| Check your understanding |
[A] Name every Gentiana species that the passage on Gentiana speciation studies.
[B] From the passage on Gentiana speciation, write out word for word the part from "Data preprocessing and" to "for downstream analysis.".

Here, to better understand the mechanisms at work in the process of speciation in Gentiana, we combined genomic and climatic data to detect the factors that may have contributed to the divergence among G. hexaphylla, G. veitchiorum and G. lawrencei by sampling across known and spatially structured populations. We specifically aimed to answer (1) Did geographical isolation and climate preferences foster differentiation among the three Gentiana species? (2) How did hybridization affect their divergence?

Results

Genome size

For genome size estimation, four replications were performed for G. hexaphylla and G. veitchiorum, and three for G. lawrencei. The mean values of the genome size of G. hexaphylla, G. veitchiorum and G. lawrencei were 3.18 G, 3.25 G and 5.00 G, respectively. The standard deviation in the three species ranged from 0.058 to 0.100 (Table S1).

Data preprocessing and SNP calling

Individuals of G. veitchiorum and G. lawrencei were newly sequenced in this study, and the raw data of 35 individuals of G. hexaphylla were retrieved from Fu et al. [38]. After quality filtering, the number of reads retained per sample varied from 4.45 × 106 to 3.18 × 107, with a median value of 1.04 × 107 (Table S2). The depth per sample varied from 5.76 × to 26.97 ×, averaged at 12.53 ×. After filtering for MAF, linkage-disequilibrium (LD) and missing data, the total number of unlinked SNPs obtained for all samples was 143,611. When the outgroup was included, 144,402 SNPs were kept for downstream analysis.

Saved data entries

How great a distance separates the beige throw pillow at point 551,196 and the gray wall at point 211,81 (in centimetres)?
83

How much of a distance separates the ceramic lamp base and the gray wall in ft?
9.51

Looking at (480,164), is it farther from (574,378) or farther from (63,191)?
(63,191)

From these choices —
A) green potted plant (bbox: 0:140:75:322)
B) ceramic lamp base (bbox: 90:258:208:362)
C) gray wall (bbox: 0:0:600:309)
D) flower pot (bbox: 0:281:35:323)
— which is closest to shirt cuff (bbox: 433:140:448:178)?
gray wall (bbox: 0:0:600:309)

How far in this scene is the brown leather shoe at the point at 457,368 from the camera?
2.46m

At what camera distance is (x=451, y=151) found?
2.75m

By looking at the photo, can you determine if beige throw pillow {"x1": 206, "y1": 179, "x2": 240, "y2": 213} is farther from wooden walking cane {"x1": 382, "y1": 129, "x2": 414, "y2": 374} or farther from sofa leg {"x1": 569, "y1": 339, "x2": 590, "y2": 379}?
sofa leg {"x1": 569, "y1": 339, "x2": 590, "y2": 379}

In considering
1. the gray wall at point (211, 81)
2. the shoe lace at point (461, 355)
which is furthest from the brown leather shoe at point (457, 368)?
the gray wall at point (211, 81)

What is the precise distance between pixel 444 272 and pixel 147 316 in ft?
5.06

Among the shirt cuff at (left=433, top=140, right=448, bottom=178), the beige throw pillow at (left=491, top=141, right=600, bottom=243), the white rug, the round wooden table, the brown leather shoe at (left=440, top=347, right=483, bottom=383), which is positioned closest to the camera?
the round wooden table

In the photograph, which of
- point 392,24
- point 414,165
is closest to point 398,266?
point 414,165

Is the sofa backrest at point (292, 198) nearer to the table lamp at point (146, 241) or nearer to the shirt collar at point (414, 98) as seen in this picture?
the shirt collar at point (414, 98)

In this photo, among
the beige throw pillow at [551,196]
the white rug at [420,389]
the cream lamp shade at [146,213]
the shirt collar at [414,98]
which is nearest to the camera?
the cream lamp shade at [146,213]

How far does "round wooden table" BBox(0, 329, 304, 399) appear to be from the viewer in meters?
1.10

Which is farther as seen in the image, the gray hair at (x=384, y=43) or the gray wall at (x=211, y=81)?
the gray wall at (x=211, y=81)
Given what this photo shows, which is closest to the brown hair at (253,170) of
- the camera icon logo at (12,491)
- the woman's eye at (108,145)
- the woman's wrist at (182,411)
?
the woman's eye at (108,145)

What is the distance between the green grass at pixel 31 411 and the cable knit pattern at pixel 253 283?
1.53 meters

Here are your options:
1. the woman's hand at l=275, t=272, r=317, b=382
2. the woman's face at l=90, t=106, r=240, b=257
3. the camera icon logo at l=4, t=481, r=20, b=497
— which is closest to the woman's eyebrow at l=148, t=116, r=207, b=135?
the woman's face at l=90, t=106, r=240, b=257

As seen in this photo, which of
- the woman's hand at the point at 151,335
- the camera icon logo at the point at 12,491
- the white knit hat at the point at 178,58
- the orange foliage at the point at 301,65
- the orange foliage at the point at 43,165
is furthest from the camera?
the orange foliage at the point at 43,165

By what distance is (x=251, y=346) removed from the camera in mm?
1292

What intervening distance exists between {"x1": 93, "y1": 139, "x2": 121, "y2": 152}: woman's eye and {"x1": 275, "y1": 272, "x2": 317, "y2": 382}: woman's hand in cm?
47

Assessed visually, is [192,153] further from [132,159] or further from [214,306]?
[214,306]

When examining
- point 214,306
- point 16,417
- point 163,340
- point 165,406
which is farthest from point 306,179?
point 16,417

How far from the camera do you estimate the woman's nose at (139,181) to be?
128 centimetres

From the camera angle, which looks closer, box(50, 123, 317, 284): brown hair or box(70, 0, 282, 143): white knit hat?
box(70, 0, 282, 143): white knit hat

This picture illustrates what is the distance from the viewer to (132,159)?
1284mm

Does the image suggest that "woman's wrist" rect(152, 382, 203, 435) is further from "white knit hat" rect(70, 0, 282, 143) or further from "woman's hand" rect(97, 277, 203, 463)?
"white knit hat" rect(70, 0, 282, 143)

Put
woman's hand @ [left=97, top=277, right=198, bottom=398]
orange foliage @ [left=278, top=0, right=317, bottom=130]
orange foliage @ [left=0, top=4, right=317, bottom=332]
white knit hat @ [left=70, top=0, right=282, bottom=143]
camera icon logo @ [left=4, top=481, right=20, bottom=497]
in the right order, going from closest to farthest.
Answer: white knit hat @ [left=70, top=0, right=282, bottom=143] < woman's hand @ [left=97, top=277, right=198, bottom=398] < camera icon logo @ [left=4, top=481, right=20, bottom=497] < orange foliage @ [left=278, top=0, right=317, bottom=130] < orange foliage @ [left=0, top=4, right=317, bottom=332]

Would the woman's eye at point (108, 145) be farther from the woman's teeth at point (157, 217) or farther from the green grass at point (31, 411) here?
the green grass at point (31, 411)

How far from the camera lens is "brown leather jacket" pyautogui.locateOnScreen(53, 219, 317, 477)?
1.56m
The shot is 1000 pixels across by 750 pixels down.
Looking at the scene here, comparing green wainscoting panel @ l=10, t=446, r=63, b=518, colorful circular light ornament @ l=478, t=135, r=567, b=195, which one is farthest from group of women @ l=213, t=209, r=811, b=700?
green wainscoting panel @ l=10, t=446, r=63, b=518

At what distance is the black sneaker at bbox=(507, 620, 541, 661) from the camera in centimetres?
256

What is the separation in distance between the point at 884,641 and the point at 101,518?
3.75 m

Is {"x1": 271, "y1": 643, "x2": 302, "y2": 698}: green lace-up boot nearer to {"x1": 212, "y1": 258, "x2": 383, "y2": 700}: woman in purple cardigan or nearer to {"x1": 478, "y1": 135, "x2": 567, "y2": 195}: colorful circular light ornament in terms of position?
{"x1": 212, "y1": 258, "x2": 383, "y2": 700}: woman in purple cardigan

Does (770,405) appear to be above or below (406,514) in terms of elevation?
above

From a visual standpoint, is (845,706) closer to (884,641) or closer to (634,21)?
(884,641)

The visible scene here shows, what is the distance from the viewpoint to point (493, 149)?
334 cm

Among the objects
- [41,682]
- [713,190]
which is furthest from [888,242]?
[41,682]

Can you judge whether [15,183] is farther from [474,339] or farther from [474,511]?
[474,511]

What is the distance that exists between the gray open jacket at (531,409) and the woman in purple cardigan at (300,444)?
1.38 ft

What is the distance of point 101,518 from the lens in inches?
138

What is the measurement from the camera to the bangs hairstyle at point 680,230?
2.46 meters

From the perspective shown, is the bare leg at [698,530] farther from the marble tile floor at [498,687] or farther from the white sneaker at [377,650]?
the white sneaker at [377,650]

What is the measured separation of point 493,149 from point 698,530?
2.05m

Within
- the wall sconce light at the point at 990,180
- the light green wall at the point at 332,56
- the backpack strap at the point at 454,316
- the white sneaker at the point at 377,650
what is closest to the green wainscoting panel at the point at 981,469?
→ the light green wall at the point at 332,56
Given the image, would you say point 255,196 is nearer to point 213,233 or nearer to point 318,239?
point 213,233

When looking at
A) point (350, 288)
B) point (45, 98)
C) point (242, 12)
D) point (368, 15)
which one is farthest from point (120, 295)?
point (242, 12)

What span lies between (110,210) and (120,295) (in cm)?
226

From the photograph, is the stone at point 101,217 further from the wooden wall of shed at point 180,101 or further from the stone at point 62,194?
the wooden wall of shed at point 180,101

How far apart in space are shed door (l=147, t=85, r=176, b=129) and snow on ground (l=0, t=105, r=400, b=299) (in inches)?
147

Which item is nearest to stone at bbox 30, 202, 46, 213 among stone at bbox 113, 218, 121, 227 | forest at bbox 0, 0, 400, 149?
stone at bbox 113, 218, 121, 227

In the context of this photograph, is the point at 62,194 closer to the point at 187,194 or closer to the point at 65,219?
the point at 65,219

| Results for each task |
[A] G. hexaphylla, G. veitchiorum, G. lawrencei

[B]
Data preprocessing and SNP calling

Individuals of G. veitchiorum and G. lawrencei were newly sequenced in this study, and the raw data of 35 individuals of G. hexaphylla were retrieved from Fu et al. [38]. After quality filtering, the number of reads retained per sample varied from 4.45 × 106 to 3.18 × 107, with a median value of 1.04 × 107 (Table S2). The depth per sample varied from 5.76 × to 26.97 ×, averaged at 12.53 ×. After filtering for MAF, linkage-disequilibrium (LD) and missing data, the total number of unlinked SNPs obtained for all samples was 143,611. When the outgroup was included, 144,402 SNPs were kept for downstream analysis.